> **Short problem**
Can you copy the lines from the one that contains "Considering the options" through the end of the material below, exactly and with nothing else?

Records from a data collection:
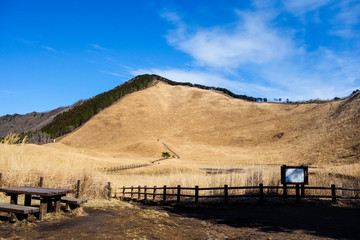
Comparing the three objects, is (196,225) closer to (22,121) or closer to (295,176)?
(295,176)

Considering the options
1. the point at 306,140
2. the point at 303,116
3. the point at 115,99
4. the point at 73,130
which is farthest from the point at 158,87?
the point at 306,140

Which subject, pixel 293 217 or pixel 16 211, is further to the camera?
pixel 293 217

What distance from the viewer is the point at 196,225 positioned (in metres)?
10.5

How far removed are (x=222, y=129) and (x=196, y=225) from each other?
87.9 metres

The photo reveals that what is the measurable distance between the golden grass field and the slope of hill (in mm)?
263

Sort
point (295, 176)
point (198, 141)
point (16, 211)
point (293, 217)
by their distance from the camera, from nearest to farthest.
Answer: point (16, 211), point (293, 217), point (295, 176), point (198, 141)

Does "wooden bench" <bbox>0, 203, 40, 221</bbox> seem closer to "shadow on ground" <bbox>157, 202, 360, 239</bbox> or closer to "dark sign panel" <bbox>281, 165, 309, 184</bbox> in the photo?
"shadow on ground" <bbox>157, 202, 360, 239</bbox>

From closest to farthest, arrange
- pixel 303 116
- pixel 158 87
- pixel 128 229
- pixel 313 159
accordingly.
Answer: pixel 128 229, pixel 313 159, pixel 303 116, pixel 158 87

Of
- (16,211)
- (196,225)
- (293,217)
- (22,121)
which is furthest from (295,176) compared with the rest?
(22,121)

> **Solution below**
Considering the options
1. the point at 306,140
2. the point at 303,116
3. the point at 115,99
4. the point at 73,130
which is farthest from the point at 158,87?
the point at 306,140

Which subject, pixel 293 217 or pixel 16 211, is further to the camera?
pixel 293 217

What distance from the viewer is the point at 196,225 positioned (in metres)?
10.5

How far removed are (x=222, y=129) and (x=196, y=225) from each other?
87.9 metres

The photo reveals that what is the measurable distance between the golden grass field and the slope of hill (in mm)?
263

Sort
point (295, 176)
point (198, 141)
point (16, 211)
point (293, 217)
by their distance from the camera, from nearest to farthest.
Answer: point (16, 211), point (293, 217), point (295, 176), point (198, 141)

Does "wooden bench" <bbox>0, 203, 40, 221</bbox> seem closer to "shadow on ground" <bbox>157, 202, 360, 239</bbox> or closer to "dark sign panel" <bbox>281, 165, 309, 184</bbox> in the photo?
"shadow on ground" <bbox>157, 202, 360, 239</bbox>

From closest to farthest, arrange
- pixel 303 116
- pixel 158 87
- pixel 128 229
- pixel 313 159
accordingly.
Answer: pixel 128 229, pixel 313 159, pixel 303 116, pixel 158 87

Of
- (16,211)
- (196,225)
- (293,217)
- (22,121)
which is furthest from (295,176) compared with the rest?
(22,121)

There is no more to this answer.